* BEGIN EXCERPT PROVIDED *

So, what does the future hold? I don't know, of course. I do now that I will continue collecting, and writing about collecting, for as long as I'm able. I don't know what will be produced but if current trends hold true the NHL will eventually overtake the NBA for largest portion of my collection. After only 3 and a half years the NHL is already neck-and-neck with Non-Sports cards for third largest portion of my collection.  Non-sports cards are on a downward trend, with most sets released being for TV shows and movies I have no interest in seeing, which includes Disney era Star Wars. NASCAR, too, is not getting very many cards produced so it's only a matter of time before the NHL surpasses them as well. Even though I do think it will surpass the NBA at some point, it's not going to be soon...not likely in the 2020s, as the NBA still has an almost 80 thousand card lead.

I hope, that by the conclusion of the 2020s, I will have finished scanning my card collection and have gotten the Cardboard History Gallery fully formed where I can just worry about keeping up with new additions...

I do know for sure that, although this project is now complete, I do plan to publish update posts when I fill in those missing years...probably waiting until I get 5 years to post at a time. Complete, but not done...not by a long shot.

Sunday, October 25, 2020

What I've been doing instead of cards Part 2

 Still haven't been doing cards...the modeling has taken over. I have been in the hobby for 21 years, but these last two months are by far the best. Both in enjoyment of the building and the quality I'm turning out. I have brought my completions on the year to 23 NASCAR models, which is the second most I've ever done in a year, however, the 1st in quality! Since I shared a first 10 post, here's a second 10 post...

While I do expect to finish more models on the year, the time is running short. It's getting too cold to paint outside, where is where I do the bulk of my painting. (It's too cold and rainy right now, which is why I'm posting this instead of building more). I MAY set my new personal record for a year, which currently stands at 30 models, and I have 23 completed...and 10 more that are close. But I am not sure if I can get them all done before it's absolutely too cold. There are a couple I'm absolutely sure I CAN finish, but all 10 may not happen. Time will tell...

Here's a blurb about each model, copy and pasted from the captions on my website

1982 David Pearson: One of David Pearson's more obscure cars, he drove this scheme in only six races, a limited schedule in 1982, and while he won 2 poles including the first time out with the car, he suffered 4 mechanical failures resulting in DNFs, with the only truly good run being the Firecracker 400 where he placed 5th. This was the first time Pearson teamed with sponsor Chattanooga Chew. They would remain with him for the remainder of his career as a driver in 1986, and would sponsor the family team with Larry driving in both Busch and Cup through 1989. They would then leave the sport and never sponsor another NASCAR team or driver.

This car was an essential build for my NASCAR by the Numbers project, since it's the only #03 car I have decals and a kit to put them on (and one of only three sets I know to exist) so it had to be the representative in the 03 slot. Monogram Buick with Tamiya white and black paint. Wetworks decals, which included the yellow panel- unfortunately the bottom of the left side ripped and was blown away by my fan.

* END EXCERPT PROVIDED *

» TO DO: Write the next part of the blog post about card collecting and NASCAR model building, picking up after its final sentence.

* BEGIN ENTRIES SUPPLIED *

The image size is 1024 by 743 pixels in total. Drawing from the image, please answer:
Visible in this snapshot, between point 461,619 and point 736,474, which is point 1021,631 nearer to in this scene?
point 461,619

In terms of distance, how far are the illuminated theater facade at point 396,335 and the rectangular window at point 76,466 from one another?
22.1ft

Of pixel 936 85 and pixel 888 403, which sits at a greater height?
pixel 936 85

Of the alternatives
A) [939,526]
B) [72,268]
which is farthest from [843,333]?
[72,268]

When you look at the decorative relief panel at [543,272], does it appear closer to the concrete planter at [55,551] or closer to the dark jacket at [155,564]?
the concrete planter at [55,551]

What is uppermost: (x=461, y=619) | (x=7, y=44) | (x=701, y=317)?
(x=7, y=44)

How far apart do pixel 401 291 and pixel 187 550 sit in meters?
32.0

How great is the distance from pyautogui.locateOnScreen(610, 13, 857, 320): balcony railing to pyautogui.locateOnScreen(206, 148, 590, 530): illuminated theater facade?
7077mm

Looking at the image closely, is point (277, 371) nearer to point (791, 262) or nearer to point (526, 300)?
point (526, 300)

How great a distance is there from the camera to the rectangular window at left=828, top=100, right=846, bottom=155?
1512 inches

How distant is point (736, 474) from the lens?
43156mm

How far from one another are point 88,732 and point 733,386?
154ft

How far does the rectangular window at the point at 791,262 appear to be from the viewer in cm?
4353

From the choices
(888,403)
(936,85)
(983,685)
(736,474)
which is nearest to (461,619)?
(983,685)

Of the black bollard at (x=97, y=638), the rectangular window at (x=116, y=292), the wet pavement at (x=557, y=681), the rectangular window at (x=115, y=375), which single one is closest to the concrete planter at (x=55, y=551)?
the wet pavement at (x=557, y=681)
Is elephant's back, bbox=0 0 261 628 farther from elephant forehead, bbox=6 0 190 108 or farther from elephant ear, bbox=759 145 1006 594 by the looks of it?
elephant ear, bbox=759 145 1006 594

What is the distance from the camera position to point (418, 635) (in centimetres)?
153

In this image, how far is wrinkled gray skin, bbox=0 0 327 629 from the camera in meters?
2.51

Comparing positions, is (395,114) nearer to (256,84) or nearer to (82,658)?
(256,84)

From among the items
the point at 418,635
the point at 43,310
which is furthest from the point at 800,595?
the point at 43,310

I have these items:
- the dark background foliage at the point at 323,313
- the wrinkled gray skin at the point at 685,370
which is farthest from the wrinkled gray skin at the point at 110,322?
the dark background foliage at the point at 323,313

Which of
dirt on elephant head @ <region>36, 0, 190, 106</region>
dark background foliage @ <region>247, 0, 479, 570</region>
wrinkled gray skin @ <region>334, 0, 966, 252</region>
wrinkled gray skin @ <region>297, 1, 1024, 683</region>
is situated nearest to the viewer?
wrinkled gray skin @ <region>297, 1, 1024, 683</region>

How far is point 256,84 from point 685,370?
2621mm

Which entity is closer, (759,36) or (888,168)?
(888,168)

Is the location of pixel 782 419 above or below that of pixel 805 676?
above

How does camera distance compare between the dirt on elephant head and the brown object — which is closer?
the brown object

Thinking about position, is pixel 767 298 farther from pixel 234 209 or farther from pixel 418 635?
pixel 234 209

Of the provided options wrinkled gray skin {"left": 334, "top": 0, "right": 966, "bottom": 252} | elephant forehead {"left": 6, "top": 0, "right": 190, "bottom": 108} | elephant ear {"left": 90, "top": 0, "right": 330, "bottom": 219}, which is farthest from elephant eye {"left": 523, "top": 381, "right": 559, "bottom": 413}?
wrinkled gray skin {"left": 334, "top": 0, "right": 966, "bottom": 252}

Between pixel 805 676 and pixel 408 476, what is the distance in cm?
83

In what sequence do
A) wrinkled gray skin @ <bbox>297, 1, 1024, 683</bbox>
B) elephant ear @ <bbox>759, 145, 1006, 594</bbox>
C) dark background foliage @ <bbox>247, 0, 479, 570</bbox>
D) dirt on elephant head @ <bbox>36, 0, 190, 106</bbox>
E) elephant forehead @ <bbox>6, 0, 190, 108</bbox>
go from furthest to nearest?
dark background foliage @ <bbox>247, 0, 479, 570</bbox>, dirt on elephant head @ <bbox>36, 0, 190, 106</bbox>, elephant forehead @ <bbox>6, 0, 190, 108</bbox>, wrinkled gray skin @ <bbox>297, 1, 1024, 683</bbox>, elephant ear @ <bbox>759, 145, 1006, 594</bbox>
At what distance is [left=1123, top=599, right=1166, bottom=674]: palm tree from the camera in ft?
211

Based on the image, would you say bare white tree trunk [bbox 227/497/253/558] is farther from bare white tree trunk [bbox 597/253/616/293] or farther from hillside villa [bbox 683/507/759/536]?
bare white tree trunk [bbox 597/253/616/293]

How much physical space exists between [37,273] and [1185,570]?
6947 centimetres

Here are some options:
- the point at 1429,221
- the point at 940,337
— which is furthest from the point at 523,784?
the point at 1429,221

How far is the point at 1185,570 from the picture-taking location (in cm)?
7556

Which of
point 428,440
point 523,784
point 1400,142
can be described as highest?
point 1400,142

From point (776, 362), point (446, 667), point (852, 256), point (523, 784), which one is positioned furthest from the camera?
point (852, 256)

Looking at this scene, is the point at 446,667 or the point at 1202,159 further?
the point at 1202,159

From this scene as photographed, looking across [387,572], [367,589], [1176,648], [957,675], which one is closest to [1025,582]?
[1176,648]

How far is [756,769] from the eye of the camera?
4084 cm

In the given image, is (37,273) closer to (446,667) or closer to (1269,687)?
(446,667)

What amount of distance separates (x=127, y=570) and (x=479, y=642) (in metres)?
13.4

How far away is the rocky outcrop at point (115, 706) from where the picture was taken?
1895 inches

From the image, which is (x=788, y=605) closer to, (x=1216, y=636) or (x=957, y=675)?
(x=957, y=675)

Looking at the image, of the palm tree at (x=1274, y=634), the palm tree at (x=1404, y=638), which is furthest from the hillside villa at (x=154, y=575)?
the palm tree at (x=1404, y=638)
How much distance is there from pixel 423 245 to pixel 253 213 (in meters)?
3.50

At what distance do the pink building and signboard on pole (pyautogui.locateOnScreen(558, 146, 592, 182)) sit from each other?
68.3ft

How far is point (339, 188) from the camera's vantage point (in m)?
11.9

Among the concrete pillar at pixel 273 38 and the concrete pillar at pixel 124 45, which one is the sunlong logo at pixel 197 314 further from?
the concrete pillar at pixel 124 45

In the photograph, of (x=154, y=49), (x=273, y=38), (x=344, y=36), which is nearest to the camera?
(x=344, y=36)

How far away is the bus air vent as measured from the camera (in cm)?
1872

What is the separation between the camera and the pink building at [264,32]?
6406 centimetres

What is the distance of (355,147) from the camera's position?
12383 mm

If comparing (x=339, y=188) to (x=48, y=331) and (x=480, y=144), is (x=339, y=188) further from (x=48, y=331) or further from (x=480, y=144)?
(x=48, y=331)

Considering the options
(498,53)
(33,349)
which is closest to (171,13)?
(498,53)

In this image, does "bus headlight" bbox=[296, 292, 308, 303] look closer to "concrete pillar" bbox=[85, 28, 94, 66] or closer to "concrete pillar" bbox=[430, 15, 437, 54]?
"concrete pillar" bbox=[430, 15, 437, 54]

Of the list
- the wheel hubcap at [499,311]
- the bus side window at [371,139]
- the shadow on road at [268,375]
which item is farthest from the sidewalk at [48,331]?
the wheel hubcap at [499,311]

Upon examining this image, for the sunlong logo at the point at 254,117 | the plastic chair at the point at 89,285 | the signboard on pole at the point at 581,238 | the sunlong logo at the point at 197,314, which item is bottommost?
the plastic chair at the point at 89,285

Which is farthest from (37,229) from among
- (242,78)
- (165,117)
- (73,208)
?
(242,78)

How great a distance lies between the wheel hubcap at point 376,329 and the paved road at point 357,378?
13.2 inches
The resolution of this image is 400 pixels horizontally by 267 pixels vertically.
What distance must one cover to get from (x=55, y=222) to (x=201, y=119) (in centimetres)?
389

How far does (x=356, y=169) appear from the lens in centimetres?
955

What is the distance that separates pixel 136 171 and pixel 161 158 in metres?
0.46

* END ENTRIES SUPPLIED *

» RESPONSE:
2003 Jamie McMurray: Way back in 2006 I decided that I wanted to build all the Rookie of the Year Winners in NASCAR history. It's been on my mind since then, but this is the first time I've finished one since I began the project! Jamie McMurray beat Greg Biffle for ROY of that year, despite the fact that Greg won a race and Jamie did not. The decals were issued then and include everything. Only painted part is the black.

JWTBM decals and Tamiya Black on Revell Intrepid.

My new goal going forward is to build at least one Rookie of the Year winner every year. I've narrowed the plan from all of NASCAR history to just the Winston Cup and Nextel Cup eras, mostly due to lack of availability for earlier and later than that. Despite not finishing any for 14 years after starting the project, Jamie's car here is one of three I expect to finish during the month of October.

2004 Jimmie Johnson: I've never been a huge fan of Jimmie Johnson, mostly because I felt like they took away from Jeff Gordon to favor him, when Jeff has always been one of my favorites. But, Jimmie HAS won the most amount of Championships in my lifetime, and the second most amount of races, and he's retiring after this season, so the least I can do is build one of his cars. Plus I needed a #48 for my NASCAR by the Numbers project.

Testors silver which was cleared and polished, JWTBM decals on Revell kit. The blue is all decal, and was not easy. This isn't my best build, but it's also not my worst, either. The numbers are neon but neon doesn't photograph all that well.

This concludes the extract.